Determination of transmembrane water movement in crustacean axons by interference microscopy

Crustacean axons swell when subjected to K⁺-rich solutions. Interference microscopy was employed to quantitate volume and refractive index changes of axoplasm induced by K⁺-rich solutions. Above a critical value of 3–5 × (40–65 mM/L) normal K⁺ the diameter of the axon was directly related to the external K⁺ concentration. The relationship was approximately linear. The refractive index change was inversely related to external K⁺ concentration, also in linear fashion. K⁺-induced swelling occurred in a matter of seconds, while recovery after removal of K⁺ took several minutes. In high K⁺, 100 mM/m or above, recovery was not always complete.
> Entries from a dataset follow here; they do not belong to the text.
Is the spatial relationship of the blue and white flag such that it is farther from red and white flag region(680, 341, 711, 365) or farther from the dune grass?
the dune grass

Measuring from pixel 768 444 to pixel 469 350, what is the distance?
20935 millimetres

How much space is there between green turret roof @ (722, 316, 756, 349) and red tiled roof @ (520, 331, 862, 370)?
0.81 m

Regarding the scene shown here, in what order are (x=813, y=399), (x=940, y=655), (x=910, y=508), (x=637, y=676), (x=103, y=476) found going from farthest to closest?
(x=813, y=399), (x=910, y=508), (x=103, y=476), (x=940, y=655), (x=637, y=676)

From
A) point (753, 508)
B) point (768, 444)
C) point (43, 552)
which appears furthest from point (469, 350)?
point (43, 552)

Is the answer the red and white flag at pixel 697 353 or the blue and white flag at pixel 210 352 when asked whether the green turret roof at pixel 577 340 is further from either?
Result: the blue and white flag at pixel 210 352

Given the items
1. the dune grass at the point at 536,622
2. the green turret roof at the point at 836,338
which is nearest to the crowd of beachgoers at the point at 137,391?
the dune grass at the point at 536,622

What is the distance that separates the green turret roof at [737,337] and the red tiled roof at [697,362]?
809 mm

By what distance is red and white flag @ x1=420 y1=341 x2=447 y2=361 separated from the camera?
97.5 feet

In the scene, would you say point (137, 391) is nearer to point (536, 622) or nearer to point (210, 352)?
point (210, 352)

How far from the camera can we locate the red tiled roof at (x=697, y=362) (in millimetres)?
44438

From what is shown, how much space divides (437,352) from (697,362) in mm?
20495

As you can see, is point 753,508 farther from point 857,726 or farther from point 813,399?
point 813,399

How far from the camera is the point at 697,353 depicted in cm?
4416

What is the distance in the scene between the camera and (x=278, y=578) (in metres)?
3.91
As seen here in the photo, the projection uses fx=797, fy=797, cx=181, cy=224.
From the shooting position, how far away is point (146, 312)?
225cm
Axons pretreated with 10 × normal calcium (230 mM/L) or procaine (1 per cent) showed delayed onset of K⁺-induced volume increase by several minutes and the rate of swelling was slowed. Ouabain enhanced the swelling rate. Veratrine (1 pp. 1000) alone caused a slow swelling of the axons. Ferrocyanide, Cl-substituted, solution caused remarkably quick and conspicuous swelling and fringe reversal. Comparison of the swelling data to already existing electrophysiological data on crustacean axons suggests a correlation between water movement and membrane bioelectric activity.